Written instruction: Copy out the Norman Yemm biography below in full, word for word.

Text block:
######

- Born: 23 March 1933 Elsternwick, Victoria, Australia
- Died: 3 February 2015 (aged 81) Rosebud, Victoria, Australia
- Other name: Norm Yemm
- Occupations: Actor (television and film; opera bariton; musical theatre performer; sportsman;
- Years active: 1958–2010 (actor)
- Known for: Homicide The Sullivans
- Spouse: Amanda Yemm
- Partner: Emmy Hardy
- Children: Bryden Yemm Jodie Yemm Samantha Yemm

= Norman Yemm =

Australian rules footballer, born 1933

Norman Yemm (23 March 1933 – 3 February 2015) was an Australian actor, opera singer and sportsman. In his drama career he primarily appeared in characters roles in TV and film, and featured in musical theatre. As an athlete he was a track and field competitor and professional footballer, who briefly played in the VFL for Essendon and Port Melbourne Football clubs.

==Career==

===Film and TV===

Yemm's film roles included Night of Fear and The Fourth Wish. On the small screen, he was perhaps best remembered for his long-running role in the television drama The Sullivans as Norm Baker. He had previously played regular roles in Homicide as Detective Jim Patterson and Number 96 as Harry Collins.

Further TV credits included Prisoner as police officer Eddie Stevens, Division 4, Matlock Police, Riptide, Tandarra, A Country Practice, Possession, Neighbours, The Henderson Kids, Blue Heelers and Something in the Air.

===Theatre===
Yemm appeared in such roles as Don Pasquale, and was a frequent performer in musical theatre including roles in Oklahoma and The Pirates of Penzance, South Pacific and The Sound of Music. As a vocalist, he spent years as chief baritone with Opera Australia.

######

Stored data:
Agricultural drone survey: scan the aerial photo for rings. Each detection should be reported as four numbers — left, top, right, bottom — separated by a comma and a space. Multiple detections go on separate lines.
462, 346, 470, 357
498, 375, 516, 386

######

Result of this task:
- Born: 23 March 1933 Elsternwick, Victoria, Australia
- Died: 3 February 2015 (aged 81) Rosebud, Victoria, Australia
- Other name: Norm Yemm
- Occupations: Actor (television and film; opera bariton; musical theatre performer; sportsman;
- Years active: 1958–2010 (actor)
- Known for: Homicide The Sullivans
- Spouse: Amanda Yemm
- Partner: Emmy Hardy
- Children: Bryden Yemm Jodie Yemm Samantha Yemm

= Norman Yemm =

Australian rules footballer, born 1933

Norman Yemm (23 March 1933 – 3 February 2015) was an Australian actor, opera singer and sportsman. In his drama career he primarily appeared in characters roles in TV and film, and featured in musical theatre. As an athlete he was a track and field competitor and professional footballer, who briefly played in the VFL for Essendon and Port Melbourne Football clubs.

==Career==

===Film and TV===

Yemm's film roles included Night of Fear and The Fourth Wish. On the small screen, he was perhaps best remembered for his long-running role in the television drama The Sullivans as Norm Baker. He had previously played regular roles in Homicide as Detective Jim Patterson and Number 96 as Harry Collins.

Further TV credits included Prisoner as police officer Eddie Stevens, Division 4, Matlock Police, Riptide, Tandarra, A Country Practice, Possession, Neighbours, The Henderson Kids, Blue Heelers and Something in the Air.

===Theatre===
Yemm appeared in such roles as Don Pasquale, and was a frequent performer in musical theatre including roles in Oklahoma and The Pirates of Penzance, South Pacific and The Sound of Music. As a vocalist, he spent years as chief baritone with Opera Australia.